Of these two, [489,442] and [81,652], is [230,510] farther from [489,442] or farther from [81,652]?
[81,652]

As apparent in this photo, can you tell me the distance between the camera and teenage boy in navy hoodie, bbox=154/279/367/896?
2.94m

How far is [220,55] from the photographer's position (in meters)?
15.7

************

Short problem:
Rewrite the data above with "farther" changed to "further" throughout, leaving everything else as it is.

Output for this task:
Of these two, [489,442] and [81,652], is [230,510] further from [489,442] or further from [81,652]?
[81,652]

As apparent in this photo, can you tell me the distance between the camera and teenage boy in navy hoodie, bbox=154/279/367/896?
2.94m

How far is [220,55] from the photographer's position (in meters)?
15.7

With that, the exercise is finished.